SET PROBLEM 1. Repeat the stretch of the Semi-Pro film review below from "The American Basketball" through "league’s final season.".
SET PROBLEM 2. Write what comes next in the Semi-Pro film review below, picking up after its last sentence.

DOCUMENT SECTION.
Sunday, 14 December 2014

Film review: Semi-Pro



Since the formation of the NBA in 1946, some decidedly medium-sized cities have been home to big-time professional basketball teams: among them Fort Wayne, Indiana; Moline, Illinois; Omaha, Nebraska; Sheboygan, Wisconsin; and Waterloo, Iowa. Flint, Michigan was not one of them, but that didn’t stop the 2008 Will Ferrell film Semi-Pro from focusing on a fictional team from the hometown of Michael Moore.

The American Basketball Association, or ABA, was a competitor to the NBA which lasted from 1967 to 1976, and which featured three-point shots (later adopted by the NBA) and a red, white, and blue ball. When it merged with the senior circuit in 1976, four of its franchises were accepted into the NBA: the Denver Nuggets, the Indiana Pacers, the San Antonio Spurs, and the New York-cum-New Jersey-cum-Brooklyn Nets. Semi-Pro presents a counter-factual history in which those four places were determined by the teams’ results in the league’s final season.

The opening scenes show Ferrell as Jackie Moon, a platinum-selling disco singer who has purchased, and is the captain-coach of, the Flint Tropics, a perennially bad ABA team who play in front of more cheerleaders than paying spectators. Over drinks at the fashionably multi-racial Kremlin nightclub, he learns of the ABA-NBA merger, and at a meeting of team owners he further learns that only four franchises will be accepted into the NBA for the 1976-77 season. The remainder will be dissolved; Moon asks “is that even a word?”

The protagonist convinces the other owners (the names of real-life ABA teams are displayed around the table in front of each Old Rich White Guy) to change the terms of the merger agreement to allow on-court results in the 1975-76 season to determine which four teams will make the jump. (If this had been done in real life, the Kentucky Colonels would have joined the NBA in 1976 instead of the Pacers.)

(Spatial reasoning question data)
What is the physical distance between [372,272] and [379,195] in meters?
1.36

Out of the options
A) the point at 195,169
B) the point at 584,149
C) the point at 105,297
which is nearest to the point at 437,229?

WRITTEN ANSWER 1.
The American Basketball Association, or ABA, was a competitor to the NBA which lasted from 1967 to 1976, and which featured three-point shots (later adopted by the NBA) and a red, white, and blue ball. When it merged with the senior circuit in 1976, four of its franchises were accepted into the NBA: the Denver Nuggets, the Indiana Pacers, the San Antonio Spurs, and the New York-cum-New Jersey-cum-Brooklyn Nets. Semi-Pro presents a counter-factual history in which those four places were determined by the teams’ results in the league’s final season.

WRITTEN ANSWER 2.
Former Boston Celtics player Ed Monix (Woody Harrelson) is recruited from the Colonels, traded, unbelievably, for a washing machine. Despite his own personal issues, he takes over as coach from Moon in a Western Bulldogs-style player revolt (Moon, however, retains the style of coach while Monix takes on the Orwellian title of ‘offensive and defensive co-ordinator’). Under Monix’s leadership, the Tropics learn some new tactics and begin to climb off the bottom of the standings.

Meanwhile, in a satire of the increasingly show-biz nature of pro sports, Moon and his team-mates get involved in a series of barmy-as-a-pot-of-whitewash matchday stunts, culminating in him ‘fighting’ a live lion. (In a case of life imitating art, the Brisbane Lions have announced plans to have a live lion on the field of play next season.) All this is rather a distraction from the plot; it is unclear whether its purpose is to critique the commercialisation of the modern NBA, or to pine for the comparatively innocent stadium atmosphere of the seventies.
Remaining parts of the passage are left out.